The Inspector? A Detailed Explanation Please.

I’ve been using Scrivener for the Mac since version 2, and now I am working in 3, and for a very long time, the only part of the Inspector I really utilized was the Synopsis and the Notes tab. Now that I am really using it, I’d like to learn what the other options could do to help me keep organized and work better. So I guess what I am asking is, could someone please give me a detailed explanation of the following:

How do Bookmarks work?
What is Metadata for, and how does it work?
Is the “snapshots” section for all photos in the project or just for one for the folder/page as a reference?
Comments and Footnotes, how does this section differ from the Notes section?

Have you tried the built-in manual, or working those sections of the tutorial?

Lit & Lat also have some teaching videos on their site — some of which may be relevant to your questions.

Devinganger is right. You need to spend some time with the available materials tutorial, manual, video guides.

gr

P.S. And I would add that it is not right to ask people to spend their valuable time explaining things for you “in detail”, if you have not put in the effort to learn these things yourself from the readily available materials.

I would say you don’t necessarily have to use any of these features for what they are “supposed” to be used for. You can invent your own uses for many, if not all, of them. I would think it would be worth creating a small test project and playing with the features to see how you might be able to use them in your own work. The kind of work one does, and how one does it, can make a big difference in how useful a feature is, and it is sometimes the case that a user can find a way of utilising a feature that others have never imagined.

I’ll have to take a look at the manual and see how accessible it is, although the “tutorial”, is not very good at explaining things to a blind user.

You’re one of those special kinds of assholes, aren’t you? I ask for “detailed explanations”, because I’m blind and I don’t have the same ability to “just go and look at things”, like you do and get instant understanding from visual stimuli, like you do. So yeah, asking for detail, is not only RIGHT, it’s “NECESSARY”. It’s not that I don’t put forth effort, it’s that your World is not as “accessible” as you like to believe it is. So, here’s a suggestion for you; how about you do a full stop and ask yourself from now on as to why this person is asking for something the way that they’re asking, instead of full on shoving both feet directly down your own throat? Bless your heart.

A test project sounds like a great idea, if I knew the first thing about these options, but sadly I don’t. For as accessible as KB and Astrid strive to make Scrivener for those of us who are blind/visually impaired, some things will always remain a mystery unless someone can fully explain them to us in a completely non-visual fashion. My screen reader/braille display easily tells me where things are located inside Scrivener, and they easily tell me what things are inside Scrivener, but they don’t easily tell me at all how to interact correctly with some of those things. Hence, I asked for a detailed explanation.

In the manual, Section 4.1.5 The Inspector explains what each pane of the Inspector does, with links to more detailed explanations.

In the Tutorial, the information can be found under Draft/The Basics/Get Oriented/Main Interface/The Inspector in the Binder.

I don’t know how screenreaders work, so I don’t know if that’s enough information to orient you. If it’s not, let me know and I’ll try to explain further.

Katherine

Thank you, Katherine. I will try to take a look at both of the things you’ve suggested here, and If I am still having issues afterwards, I will simply DM you directly as some people here are doing nothing more than serving to piss me off, whether due to sheer ignorance or not, and I don’t need that kind of negativity.

##############################

- SET PROBLEM 1: Set down the lines of the records word for word, starting at the line that contains "Looking at the" and ending at the line that contains "point 79,83, point 916,178, point 583,273", both included.
- SET PROBLEM 2: Resume the forum thread about Scrivener's Inspector from the point where it stops.
The forum thread about Scrivener's Inspector has no connection to the records that come after it.

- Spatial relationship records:
##############################

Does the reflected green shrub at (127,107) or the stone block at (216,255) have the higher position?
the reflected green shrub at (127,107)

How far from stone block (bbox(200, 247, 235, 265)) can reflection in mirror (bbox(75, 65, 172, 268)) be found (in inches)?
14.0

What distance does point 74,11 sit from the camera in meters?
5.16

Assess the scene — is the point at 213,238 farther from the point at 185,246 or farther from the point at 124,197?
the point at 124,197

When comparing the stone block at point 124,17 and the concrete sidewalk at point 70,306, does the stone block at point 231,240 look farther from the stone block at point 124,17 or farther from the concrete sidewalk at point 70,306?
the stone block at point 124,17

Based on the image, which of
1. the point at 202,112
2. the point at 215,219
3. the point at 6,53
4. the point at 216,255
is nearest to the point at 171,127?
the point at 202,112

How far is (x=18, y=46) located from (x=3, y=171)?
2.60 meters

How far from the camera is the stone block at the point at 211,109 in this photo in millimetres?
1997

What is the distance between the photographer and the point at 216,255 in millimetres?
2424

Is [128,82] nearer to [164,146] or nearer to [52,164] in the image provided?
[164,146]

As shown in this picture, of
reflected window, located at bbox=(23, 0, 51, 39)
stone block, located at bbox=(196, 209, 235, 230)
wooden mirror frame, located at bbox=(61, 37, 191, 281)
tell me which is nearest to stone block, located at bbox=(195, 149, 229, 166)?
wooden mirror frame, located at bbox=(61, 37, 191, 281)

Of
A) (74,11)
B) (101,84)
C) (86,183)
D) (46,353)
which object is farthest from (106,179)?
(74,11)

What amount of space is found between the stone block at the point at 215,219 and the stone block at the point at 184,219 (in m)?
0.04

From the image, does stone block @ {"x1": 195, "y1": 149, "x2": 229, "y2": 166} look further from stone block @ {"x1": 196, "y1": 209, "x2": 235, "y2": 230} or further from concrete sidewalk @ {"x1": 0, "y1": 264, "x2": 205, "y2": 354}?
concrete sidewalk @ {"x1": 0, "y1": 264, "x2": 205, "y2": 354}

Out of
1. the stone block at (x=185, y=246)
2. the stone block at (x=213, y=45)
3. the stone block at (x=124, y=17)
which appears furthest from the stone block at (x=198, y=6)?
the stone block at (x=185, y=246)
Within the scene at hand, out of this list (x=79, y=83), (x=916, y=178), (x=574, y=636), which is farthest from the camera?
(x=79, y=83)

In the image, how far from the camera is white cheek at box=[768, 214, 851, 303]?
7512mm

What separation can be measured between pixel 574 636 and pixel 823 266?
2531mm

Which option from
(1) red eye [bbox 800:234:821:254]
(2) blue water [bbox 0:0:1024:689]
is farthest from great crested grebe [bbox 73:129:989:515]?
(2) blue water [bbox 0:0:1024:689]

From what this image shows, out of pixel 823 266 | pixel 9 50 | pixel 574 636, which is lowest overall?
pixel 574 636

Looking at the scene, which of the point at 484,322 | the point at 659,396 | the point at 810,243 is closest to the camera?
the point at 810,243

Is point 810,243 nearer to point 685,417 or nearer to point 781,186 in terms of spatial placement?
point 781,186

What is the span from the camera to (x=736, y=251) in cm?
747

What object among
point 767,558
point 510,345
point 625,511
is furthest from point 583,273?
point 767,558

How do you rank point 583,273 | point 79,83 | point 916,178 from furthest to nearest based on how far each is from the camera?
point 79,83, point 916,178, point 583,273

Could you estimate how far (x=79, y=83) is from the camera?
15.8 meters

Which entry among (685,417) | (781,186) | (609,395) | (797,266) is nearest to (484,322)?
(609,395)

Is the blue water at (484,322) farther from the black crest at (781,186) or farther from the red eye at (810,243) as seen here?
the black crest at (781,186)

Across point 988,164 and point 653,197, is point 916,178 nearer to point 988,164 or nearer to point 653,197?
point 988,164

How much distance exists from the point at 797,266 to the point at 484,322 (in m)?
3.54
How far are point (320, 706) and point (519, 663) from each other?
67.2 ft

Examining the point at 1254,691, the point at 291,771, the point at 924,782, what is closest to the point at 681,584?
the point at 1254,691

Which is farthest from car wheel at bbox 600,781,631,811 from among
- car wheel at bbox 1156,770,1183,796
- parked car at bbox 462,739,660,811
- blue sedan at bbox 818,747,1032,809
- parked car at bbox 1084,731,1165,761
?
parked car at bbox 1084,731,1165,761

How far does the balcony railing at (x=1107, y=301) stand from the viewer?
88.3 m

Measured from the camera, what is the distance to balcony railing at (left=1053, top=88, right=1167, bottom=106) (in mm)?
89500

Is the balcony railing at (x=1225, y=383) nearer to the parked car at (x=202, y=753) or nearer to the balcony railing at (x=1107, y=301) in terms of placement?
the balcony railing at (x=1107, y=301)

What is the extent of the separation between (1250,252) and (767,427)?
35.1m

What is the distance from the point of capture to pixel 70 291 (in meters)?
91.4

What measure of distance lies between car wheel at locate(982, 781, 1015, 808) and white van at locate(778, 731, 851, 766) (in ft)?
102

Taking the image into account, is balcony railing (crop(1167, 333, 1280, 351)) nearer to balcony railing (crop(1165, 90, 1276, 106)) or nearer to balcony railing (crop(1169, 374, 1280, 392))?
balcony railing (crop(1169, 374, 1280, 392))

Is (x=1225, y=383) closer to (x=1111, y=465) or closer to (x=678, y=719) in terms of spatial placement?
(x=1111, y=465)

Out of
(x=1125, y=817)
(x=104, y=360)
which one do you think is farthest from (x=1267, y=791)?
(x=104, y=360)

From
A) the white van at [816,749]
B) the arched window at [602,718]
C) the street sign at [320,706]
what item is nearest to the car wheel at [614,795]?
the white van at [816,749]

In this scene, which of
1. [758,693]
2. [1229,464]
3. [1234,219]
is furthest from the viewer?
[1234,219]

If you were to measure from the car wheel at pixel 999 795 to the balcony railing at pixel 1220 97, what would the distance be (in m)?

##############################

- WRITTEN RESPONSE 1:
Looking at the scene, which of the point at 484,322 | the point at 659,396 | the point at 810,243 is closest to the camera?
the point at 810,243

Is point 810,243 nearer to point 685,417 or nearer to point 781,186 in terms of spatial placement?
point 781,186

What is the span from the camera to (x=736, y=251) in cm?
747

What object among
point 767,558
point 510,345
point 625,511
is furthest from point 583,273?
point 767,558

How do you rank point 583,273 | point 79,83 | point 916,178 from furthest to nearest based on how far each is from the camera?
point 79,83, point 916,178, point 583,273

- WRITTEN RESPONSE 2:
Ah. Trying to access the content through accessibility add-ons is probably very complicated, yes. I apologize, that was not made clear and unfortunately we do regularly see users asking to be spoon-fed material that is available in the various resources.

I’ll venture an explanation of Snapshots.

Snapshots, despite the name, have nothing to do with illustrations or photos. When you take a “snapshot” of a text in your project, Scrivener makes an internal copy of the text, labeled with date, time, and an optional title. When you view the text, a list of all the Snapshots (copies) of that text are listed in the Inspector Snapshots pane. You can click on one to display an older version, revert to an older version of your text, delete snapshots that are no longer needed, or compare your current text to a older snapshot (in what is probably a regrettably visual fashion).

Menu items related to this feature are in the Documents menu, in the Snapshots submenu.

I use this feature as a sort of version control. For example, just before I submit a project to an editor, I will select all the texts in my project, and use the menu item Documents->Snapshots->Take Titled Snapshots with the title “Submission to Fred”. That way, I keep a history of what I’ve sent to whom.

Another use case is to automatically generate a snapshot of any changed text before updating your main project during mobile sync or sync to external folder. I’m sure there are other use cases out there.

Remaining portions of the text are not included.